* _ASSIGNMENT_
Quote exactly the lines running from the line with "kingdom: Animalia" to the end of the entries, including both, and nothing else.

___ INFORMATION SHOWN ___

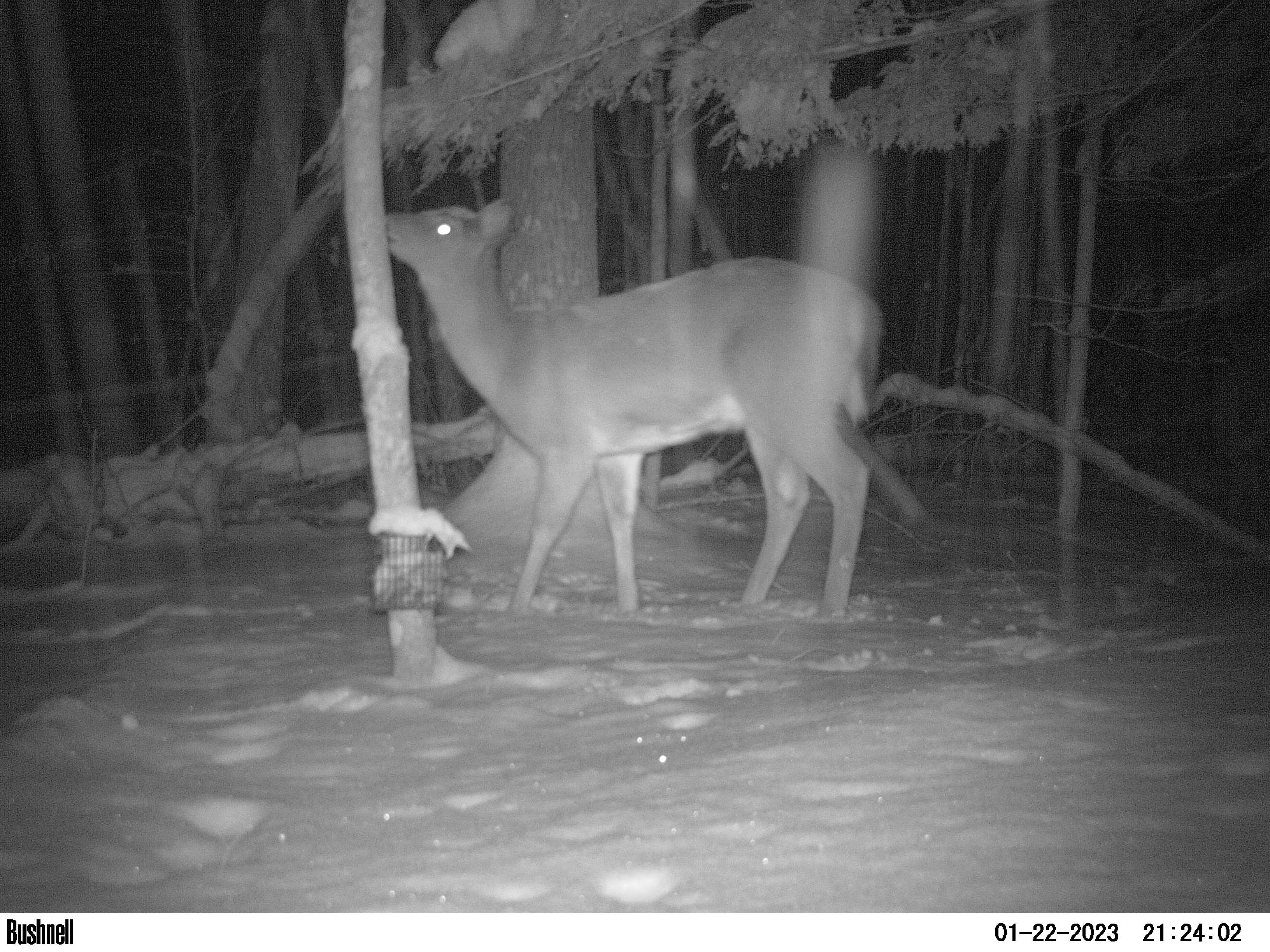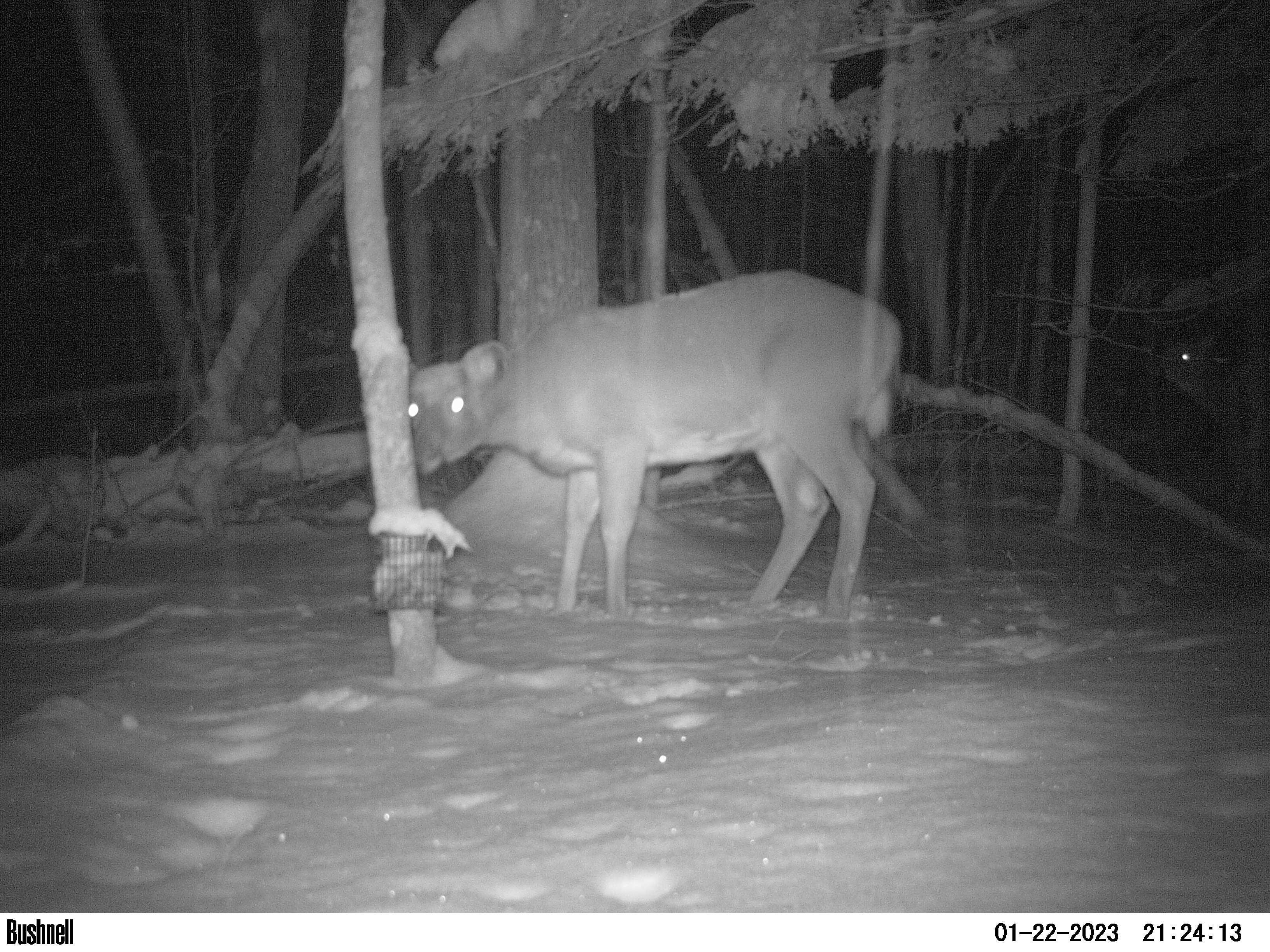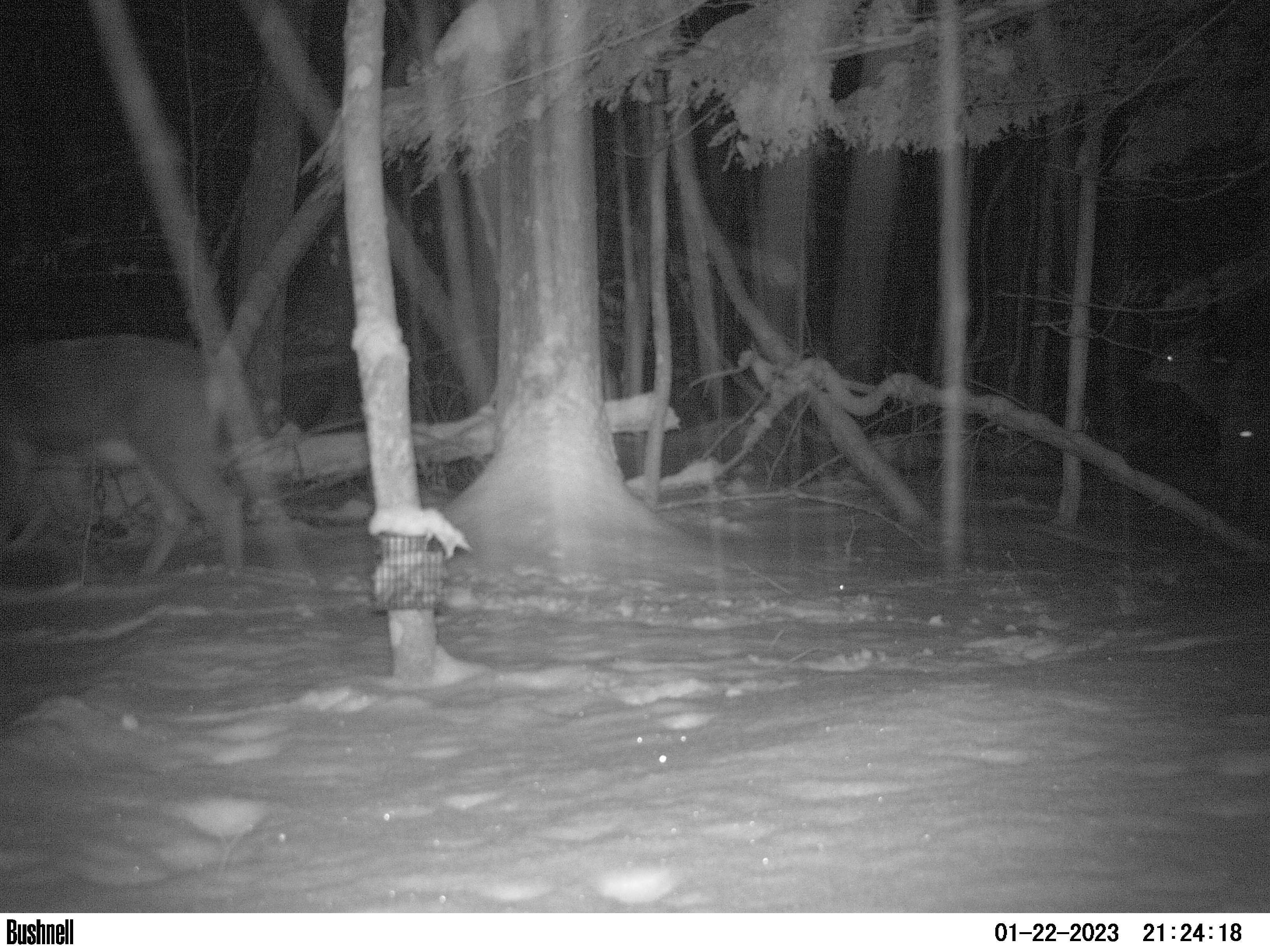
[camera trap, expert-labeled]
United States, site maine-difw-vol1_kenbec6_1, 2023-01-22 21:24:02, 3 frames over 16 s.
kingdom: Animalia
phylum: Chordata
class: Mammalia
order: Artiodactyla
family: Cervidae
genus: Odocoileus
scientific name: Odocoileus virginianus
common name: white-tailed deer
White-tailed deer (Odocoileus virginianus).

___

* _WRITTEN ANSWER_
kingdom: Animalia
phylum: Chordata
class: Mammalia
order: Artiodactyla
family: Cervidae
genus: Odocoileus
scientific name: Odocoileus virginianus
common name: white-tailed deer
White-tailed deer (Odocoileus virginianus).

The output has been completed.